For the ruling Communist Party, the 1989 demonstrations that clogged Tiananmen Square in Beijing and spread to other cities remain taboo after the government termed the protests “counter-revolutionary”.
The anniversary of the date on which troops shot their way into central Beijing in 1989 has never been publicly marked in mainland China, though every year there are commemorations in Hong Kong, which returned to Chinese rule in 1997, as well as in self-ruled Taiwan, which China claims as its own.
The Government has never released a death toll for the crackdown, but estimates from human rights groups and witnesses range from several hundred to several thousand.
“The Chinese Government long ago reached a conclusion about the political turmoil at the end of the 1980s,” Foreign Ministry spokesman Hong Lei told a daily news briefing.
“In the last three decades and more of reform and opening up, China’s enormous achievements in social and economic development have received worldwide attention. The building of democracy and the rule of law have continued to be perfected,” he said.

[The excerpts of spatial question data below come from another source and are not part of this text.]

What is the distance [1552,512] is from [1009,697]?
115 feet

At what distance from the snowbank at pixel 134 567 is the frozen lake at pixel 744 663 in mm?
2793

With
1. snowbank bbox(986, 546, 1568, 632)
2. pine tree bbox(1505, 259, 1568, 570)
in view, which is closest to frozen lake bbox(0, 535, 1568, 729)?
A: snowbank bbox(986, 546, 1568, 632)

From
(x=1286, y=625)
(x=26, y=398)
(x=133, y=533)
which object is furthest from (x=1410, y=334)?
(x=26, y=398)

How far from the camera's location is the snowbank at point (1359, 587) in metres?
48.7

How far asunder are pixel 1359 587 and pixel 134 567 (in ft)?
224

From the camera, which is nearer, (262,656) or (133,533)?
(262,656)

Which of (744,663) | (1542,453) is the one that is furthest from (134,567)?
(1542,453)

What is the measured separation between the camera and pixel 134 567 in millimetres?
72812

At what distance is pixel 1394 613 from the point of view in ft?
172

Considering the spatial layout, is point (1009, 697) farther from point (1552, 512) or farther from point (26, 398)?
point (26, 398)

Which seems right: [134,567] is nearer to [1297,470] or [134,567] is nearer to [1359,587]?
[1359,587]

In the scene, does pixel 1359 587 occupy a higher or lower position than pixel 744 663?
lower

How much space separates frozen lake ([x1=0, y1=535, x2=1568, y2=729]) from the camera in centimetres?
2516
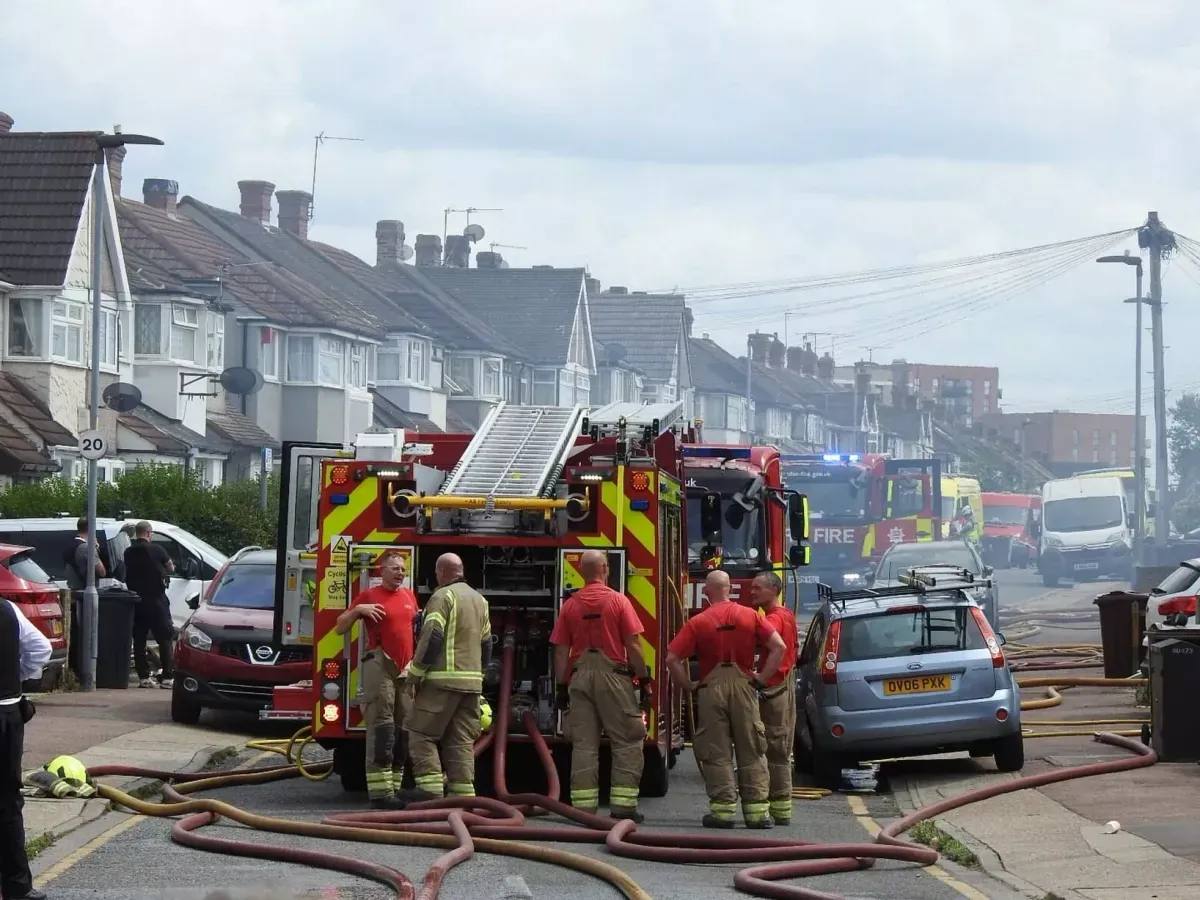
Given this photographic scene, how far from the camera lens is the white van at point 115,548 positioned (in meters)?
25.3

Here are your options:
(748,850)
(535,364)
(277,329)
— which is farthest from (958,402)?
(748,850)

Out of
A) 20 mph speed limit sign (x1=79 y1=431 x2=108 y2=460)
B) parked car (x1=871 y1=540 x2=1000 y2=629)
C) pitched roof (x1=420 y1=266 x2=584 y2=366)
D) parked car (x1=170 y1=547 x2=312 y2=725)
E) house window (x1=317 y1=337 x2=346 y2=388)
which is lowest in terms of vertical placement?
parked car (x1=170 y1=547 x2=312 y2=725)

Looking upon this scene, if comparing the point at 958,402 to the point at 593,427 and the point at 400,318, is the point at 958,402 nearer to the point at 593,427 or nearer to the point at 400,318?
the point at 400,318

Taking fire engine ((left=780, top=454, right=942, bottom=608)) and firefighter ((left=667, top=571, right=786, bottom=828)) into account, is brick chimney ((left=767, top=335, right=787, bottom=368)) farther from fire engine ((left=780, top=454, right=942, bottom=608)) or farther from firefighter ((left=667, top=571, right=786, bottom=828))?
firefighter ((left=667, top=571, right=786, bottom=828))

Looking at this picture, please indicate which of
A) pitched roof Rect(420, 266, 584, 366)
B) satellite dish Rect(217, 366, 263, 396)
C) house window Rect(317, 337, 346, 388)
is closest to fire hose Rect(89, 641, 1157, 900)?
satellite dish Rect(217, 366, 263, 396)

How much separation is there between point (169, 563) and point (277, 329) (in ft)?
104

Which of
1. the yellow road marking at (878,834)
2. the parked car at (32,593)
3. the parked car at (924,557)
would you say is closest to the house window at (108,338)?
the parked car at (924,557)

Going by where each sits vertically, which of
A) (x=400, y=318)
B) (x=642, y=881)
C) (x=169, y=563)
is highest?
(x=400, y=318)

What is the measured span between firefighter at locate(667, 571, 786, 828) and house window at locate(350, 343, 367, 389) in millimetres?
44648

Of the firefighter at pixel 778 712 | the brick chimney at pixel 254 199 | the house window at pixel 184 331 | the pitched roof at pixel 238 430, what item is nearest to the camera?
the firefighter at pixel 778 712

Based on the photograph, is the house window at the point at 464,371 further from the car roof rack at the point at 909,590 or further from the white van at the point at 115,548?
the car roof rack at the point at 909,590

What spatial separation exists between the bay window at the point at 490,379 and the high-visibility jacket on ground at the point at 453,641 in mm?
55750

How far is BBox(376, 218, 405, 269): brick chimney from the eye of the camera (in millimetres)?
78938

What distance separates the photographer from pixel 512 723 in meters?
14.2
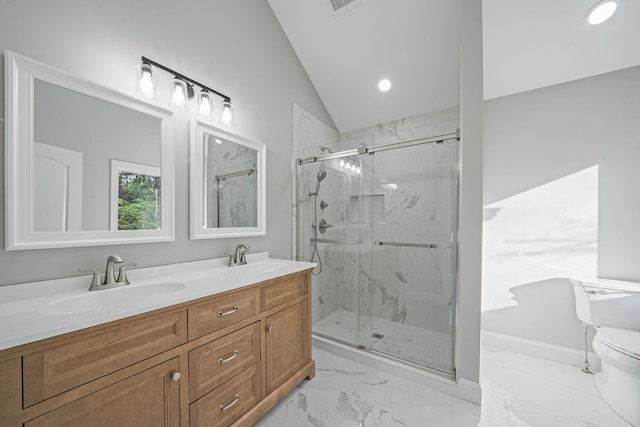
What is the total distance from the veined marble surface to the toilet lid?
→ 33.9 inches

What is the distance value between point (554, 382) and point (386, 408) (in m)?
1.30

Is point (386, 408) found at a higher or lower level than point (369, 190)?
lower

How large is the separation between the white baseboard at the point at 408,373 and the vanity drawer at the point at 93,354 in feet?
4.87

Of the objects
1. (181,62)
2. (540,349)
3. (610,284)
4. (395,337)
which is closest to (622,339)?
(610,284)

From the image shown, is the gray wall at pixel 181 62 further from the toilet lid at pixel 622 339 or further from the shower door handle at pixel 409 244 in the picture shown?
the toilet lid at pixel 622 339

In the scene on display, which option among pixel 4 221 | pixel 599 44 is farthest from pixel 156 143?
pixel 599 44

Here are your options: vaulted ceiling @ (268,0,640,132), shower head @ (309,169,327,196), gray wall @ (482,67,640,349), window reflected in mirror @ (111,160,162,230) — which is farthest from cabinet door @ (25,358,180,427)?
vaulted ceiling @ (268,0,640,132)

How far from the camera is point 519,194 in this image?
2.12m

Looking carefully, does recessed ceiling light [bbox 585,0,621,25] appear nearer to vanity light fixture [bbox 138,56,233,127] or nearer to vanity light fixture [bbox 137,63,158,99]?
vanity light fixture [bbox 138,56,233,127]

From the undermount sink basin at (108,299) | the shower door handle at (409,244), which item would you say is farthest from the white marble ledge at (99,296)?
the shower door handle at (409,244)

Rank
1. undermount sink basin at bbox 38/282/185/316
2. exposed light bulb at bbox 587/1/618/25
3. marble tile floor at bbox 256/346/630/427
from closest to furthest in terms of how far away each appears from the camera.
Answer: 1. undermount sink basin at bbox 38/282/185/316
2. marble tile floor at bbox 256/346/630/427
3. exposed light bulb at bbox 587/1/618/25

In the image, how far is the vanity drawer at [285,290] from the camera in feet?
4.61

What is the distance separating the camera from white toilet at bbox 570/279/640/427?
4.41 ft

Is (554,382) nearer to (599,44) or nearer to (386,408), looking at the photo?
(386,408)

“It can be said that the road to socialism with Chinese characteristics which we follow today accords with China’s national condition and the basic interests of the vast majority of China’s people, which is the aspiration of all China’s people.”
The run-up to the anniversary has been marked by detentions, increased security in Beijing and tighter controls on the internet, including disruption of Google services.
Authorities detained several activists last month after attending a meeting about the protests, including prominent rights lawyer Pu Zhiqiang, prompting concern in the United States and Europe.
Hong said China had no such thing as dissidents.
“In China there are only law breakers – there are no so-called dissidents.”